Matatelinga - Jakarta, Masuknya beras ilegal asal Vietnam ke pasaran telah menimbulkan tanda
tanya besar. Pasalnya, beras tersebut dibawa masuk dengan izin resmi
dari pemerintah. Hal ini, dinilai memberikan dampak besar bagi para
petani beras di seluruh Indonesia.
Beberapa kelemahan kembali
dievaluasi semua pihak. Salah satunya adalah Undang-Undang Kepabeanan.
Aturan tersebut dinilai melemahkan fungsi pengawasan proses impor oleh
lembaga negara.
"Ada beberapa pasal dalam aturan ini yang
melemahkan fungsi pengawasan. Ini juga jadi potensi pelanggaran," tutur
Wakil Ketua Komisi IV DPR RI Firman Soebagyo dalam acara Polemik, di
Warung Daun Cafe Cikini, Jakarta.
Firman
menjelaskan, aturan tersebut membolehkan pengawasan hanya dilakukan oleh
satu lembaga, tanpa ada campur tangan aparatur lain. Padahal, banyak
yang memiliki kapabilitas yang sama untuk melakukan pengawasan.
"Kepabeanan
tidak bisa disentuh aparat lain. KPK (Komisi Pemberantasan Korupsi)

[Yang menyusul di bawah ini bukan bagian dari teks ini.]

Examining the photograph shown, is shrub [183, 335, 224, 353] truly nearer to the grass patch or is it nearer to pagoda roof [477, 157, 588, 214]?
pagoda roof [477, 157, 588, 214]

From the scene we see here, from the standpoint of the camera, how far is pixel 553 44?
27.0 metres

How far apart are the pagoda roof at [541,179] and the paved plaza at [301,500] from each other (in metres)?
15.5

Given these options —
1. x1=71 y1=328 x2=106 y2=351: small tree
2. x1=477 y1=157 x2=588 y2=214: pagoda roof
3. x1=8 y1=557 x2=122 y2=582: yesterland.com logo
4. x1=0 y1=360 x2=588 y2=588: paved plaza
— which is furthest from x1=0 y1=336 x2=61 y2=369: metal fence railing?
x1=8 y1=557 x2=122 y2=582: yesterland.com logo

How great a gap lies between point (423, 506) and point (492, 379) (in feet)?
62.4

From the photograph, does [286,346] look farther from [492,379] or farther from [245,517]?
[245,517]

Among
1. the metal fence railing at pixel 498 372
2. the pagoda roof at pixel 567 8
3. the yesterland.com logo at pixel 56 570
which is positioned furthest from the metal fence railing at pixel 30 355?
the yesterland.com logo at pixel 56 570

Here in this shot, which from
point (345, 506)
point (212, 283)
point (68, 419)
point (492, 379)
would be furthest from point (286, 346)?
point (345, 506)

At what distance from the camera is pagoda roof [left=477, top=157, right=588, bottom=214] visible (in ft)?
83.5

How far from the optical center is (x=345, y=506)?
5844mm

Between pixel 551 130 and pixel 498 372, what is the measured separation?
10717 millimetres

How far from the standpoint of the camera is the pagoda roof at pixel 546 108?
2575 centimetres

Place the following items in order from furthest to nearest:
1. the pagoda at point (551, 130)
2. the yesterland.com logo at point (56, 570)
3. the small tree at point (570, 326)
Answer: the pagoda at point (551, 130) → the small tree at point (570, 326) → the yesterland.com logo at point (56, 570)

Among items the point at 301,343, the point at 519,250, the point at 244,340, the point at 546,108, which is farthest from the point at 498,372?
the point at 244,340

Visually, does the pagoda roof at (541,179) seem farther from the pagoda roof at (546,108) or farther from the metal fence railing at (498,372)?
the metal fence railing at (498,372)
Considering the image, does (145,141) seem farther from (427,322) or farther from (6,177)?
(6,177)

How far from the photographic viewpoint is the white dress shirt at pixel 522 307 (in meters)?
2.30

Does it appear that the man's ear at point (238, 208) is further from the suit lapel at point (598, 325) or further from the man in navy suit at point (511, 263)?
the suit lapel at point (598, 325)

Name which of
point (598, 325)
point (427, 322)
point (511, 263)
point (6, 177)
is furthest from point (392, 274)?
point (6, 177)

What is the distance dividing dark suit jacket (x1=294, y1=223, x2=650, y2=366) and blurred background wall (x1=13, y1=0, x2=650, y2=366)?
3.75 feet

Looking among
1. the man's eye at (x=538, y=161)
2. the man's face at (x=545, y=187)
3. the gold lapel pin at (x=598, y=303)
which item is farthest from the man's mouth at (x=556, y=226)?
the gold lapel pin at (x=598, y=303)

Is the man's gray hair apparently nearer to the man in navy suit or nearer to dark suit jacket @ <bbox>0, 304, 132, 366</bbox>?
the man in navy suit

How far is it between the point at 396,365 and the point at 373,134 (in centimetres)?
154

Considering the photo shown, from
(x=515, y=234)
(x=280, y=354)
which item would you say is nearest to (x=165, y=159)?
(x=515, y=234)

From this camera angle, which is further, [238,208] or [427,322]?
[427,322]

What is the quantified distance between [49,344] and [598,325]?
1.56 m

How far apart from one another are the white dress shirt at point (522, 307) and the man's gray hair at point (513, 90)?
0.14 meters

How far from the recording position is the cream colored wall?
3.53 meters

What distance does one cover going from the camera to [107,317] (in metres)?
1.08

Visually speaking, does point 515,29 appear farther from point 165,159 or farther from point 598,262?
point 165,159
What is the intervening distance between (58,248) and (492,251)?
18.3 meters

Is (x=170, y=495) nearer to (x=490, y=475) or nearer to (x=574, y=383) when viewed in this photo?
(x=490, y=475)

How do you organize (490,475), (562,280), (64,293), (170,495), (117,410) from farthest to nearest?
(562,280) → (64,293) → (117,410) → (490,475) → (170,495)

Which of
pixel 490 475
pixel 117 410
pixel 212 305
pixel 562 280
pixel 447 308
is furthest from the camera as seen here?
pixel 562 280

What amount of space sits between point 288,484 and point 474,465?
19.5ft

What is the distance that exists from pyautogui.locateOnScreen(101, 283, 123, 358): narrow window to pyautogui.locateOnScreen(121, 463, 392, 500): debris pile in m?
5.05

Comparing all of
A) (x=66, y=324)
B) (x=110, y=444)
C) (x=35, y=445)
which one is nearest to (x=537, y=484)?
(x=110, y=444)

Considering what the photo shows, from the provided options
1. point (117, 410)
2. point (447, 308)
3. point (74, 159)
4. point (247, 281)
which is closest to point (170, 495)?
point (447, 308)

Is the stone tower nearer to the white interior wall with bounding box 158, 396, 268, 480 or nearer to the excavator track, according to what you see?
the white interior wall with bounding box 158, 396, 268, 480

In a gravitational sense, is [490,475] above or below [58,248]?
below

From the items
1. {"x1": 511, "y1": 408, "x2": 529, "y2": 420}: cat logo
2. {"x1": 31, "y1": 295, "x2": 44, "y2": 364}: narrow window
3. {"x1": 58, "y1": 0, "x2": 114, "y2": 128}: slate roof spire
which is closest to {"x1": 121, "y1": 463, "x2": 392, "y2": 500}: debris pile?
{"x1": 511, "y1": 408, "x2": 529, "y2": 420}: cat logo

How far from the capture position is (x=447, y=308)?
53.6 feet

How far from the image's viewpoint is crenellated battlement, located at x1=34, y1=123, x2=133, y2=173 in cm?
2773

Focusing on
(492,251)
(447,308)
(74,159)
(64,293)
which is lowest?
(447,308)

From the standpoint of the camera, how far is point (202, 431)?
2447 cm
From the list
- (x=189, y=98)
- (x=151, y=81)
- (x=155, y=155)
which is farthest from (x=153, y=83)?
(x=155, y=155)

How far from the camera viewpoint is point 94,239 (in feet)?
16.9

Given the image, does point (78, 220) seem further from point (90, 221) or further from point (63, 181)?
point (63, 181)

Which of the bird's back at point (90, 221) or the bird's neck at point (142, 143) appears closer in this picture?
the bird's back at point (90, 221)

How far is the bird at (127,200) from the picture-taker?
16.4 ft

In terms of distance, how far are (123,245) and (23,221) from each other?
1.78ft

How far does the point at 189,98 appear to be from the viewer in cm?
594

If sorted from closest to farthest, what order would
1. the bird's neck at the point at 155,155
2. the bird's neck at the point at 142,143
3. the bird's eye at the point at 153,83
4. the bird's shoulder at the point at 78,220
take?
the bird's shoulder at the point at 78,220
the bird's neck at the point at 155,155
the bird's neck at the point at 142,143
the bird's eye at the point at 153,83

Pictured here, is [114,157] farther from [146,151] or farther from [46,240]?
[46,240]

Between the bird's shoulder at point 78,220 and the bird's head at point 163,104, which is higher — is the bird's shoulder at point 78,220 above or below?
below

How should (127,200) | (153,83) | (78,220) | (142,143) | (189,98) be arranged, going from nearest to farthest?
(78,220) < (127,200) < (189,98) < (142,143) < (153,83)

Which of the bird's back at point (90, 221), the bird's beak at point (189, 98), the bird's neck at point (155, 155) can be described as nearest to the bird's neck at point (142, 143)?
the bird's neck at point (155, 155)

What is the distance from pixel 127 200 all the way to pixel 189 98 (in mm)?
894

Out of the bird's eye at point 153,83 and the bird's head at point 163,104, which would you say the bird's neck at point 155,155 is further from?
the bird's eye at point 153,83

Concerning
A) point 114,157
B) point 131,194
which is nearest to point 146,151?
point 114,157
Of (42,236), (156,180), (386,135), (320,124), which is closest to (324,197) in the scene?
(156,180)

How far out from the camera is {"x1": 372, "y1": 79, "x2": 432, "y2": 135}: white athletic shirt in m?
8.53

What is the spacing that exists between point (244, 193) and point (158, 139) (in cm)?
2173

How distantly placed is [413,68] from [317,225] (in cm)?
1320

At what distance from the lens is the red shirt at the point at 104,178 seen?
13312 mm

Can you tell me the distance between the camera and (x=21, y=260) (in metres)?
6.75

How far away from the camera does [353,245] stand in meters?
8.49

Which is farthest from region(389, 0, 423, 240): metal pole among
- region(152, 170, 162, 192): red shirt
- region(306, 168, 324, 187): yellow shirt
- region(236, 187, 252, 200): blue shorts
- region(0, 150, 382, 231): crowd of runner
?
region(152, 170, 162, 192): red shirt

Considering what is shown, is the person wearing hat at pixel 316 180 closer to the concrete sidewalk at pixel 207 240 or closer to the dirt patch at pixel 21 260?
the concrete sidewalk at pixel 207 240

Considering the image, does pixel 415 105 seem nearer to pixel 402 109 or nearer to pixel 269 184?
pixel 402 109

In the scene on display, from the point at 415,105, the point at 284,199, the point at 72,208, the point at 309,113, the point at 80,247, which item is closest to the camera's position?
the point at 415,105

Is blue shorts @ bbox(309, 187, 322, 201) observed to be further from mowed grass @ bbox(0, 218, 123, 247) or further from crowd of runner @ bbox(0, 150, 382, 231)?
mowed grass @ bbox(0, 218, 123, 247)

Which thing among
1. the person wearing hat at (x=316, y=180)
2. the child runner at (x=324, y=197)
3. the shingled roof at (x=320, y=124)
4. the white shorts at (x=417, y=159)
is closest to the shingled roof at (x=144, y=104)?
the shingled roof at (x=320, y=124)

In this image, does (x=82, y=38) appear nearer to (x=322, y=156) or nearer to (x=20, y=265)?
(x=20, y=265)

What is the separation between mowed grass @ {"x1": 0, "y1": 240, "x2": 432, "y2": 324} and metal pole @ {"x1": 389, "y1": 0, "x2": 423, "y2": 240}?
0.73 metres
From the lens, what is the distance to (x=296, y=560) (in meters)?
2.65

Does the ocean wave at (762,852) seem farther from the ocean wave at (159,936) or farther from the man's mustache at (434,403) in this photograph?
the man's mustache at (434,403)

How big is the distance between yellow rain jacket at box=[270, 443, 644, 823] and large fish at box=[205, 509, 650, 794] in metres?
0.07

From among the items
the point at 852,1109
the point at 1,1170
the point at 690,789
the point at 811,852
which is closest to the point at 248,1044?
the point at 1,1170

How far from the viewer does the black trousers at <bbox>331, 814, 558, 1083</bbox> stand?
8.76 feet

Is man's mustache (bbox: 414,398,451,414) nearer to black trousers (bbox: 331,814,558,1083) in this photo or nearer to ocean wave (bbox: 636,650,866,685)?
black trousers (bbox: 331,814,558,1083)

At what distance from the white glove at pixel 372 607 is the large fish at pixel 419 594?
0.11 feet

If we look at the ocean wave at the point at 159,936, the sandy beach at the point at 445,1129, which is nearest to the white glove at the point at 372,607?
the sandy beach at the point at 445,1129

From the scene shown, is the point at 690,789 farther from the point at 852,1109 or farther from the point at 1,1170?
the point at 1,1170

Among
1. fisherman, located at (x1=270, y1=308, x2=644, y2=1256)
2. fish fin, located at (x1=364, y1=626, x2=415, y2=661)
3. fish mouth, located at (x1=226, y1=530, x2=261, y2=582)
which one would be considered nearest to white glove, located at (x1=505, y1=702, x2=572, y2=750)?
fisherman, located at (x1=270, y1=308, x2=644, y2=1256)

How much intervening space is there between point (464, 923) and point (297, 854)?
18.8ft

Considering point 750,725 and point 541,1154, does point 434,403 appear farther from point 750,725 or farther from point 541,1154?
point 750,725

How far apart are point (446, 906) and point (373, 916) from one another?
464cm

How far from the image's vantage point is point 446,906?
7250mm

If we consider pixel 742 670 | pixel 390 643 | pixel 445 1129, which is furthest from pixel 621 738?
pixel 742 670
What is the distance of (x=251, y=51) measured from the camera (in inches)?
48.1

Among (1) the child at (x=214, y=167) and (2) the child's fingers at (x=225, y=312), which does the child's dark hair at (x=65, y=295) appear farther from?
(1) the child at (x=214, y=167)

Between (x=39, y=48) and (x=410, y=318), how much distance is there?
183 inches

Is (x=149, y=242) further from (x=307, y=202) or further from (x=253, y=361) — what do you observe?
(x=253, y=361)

tidak bisa masuk. Begitu juga aparat lain. Harusnya KPK bisa masuk
memeriksa aktivitas impor yang selama ini berjalan," jelasnya.
Menurut
dia, sanksi administrasi yang diberikan terhadap pelanggar tidak akan
menciptakan efek jerah. Untuk itu dibutuhkan perubahan terhadap aturan
tersebut yang memungkinkan masuknya lembaga lain dengan sanksi yang
lebih berat sehingga dapat memberikan efek jerah terhadap pelaku.
"Paling
berat denda. Ini tidak memberikan efek jera. Coba KPK dan yang lainnya
masuk. Itu kan bisa ada sanksi pidana yang pasti berat. Dengan begitu
ada efek jera," tukasnya.
Dalam kesempatan yang sama, Anggota
Kelompok Kerja Ahli Dewan Ketahanan Pangan Pusat, Khudori, menyatakan
persoalan impor harus melibatkan KPK. Sebab, selama ini saat persediaan
beras surplus justru dilakukan impor.
"KPK harus masuk, misal
2011 itu impor kita 2,7 juta ton. Ini bukan beras premiun karena kan
kalau premium berasnya kecil-kecil. Ini pasti beras medium. Kemudian
2013 kita impor 1,97 juta ton, padahal surplus 4-5 juta. Menjadi
persoalan benarkah surplus itu?" jelasnya.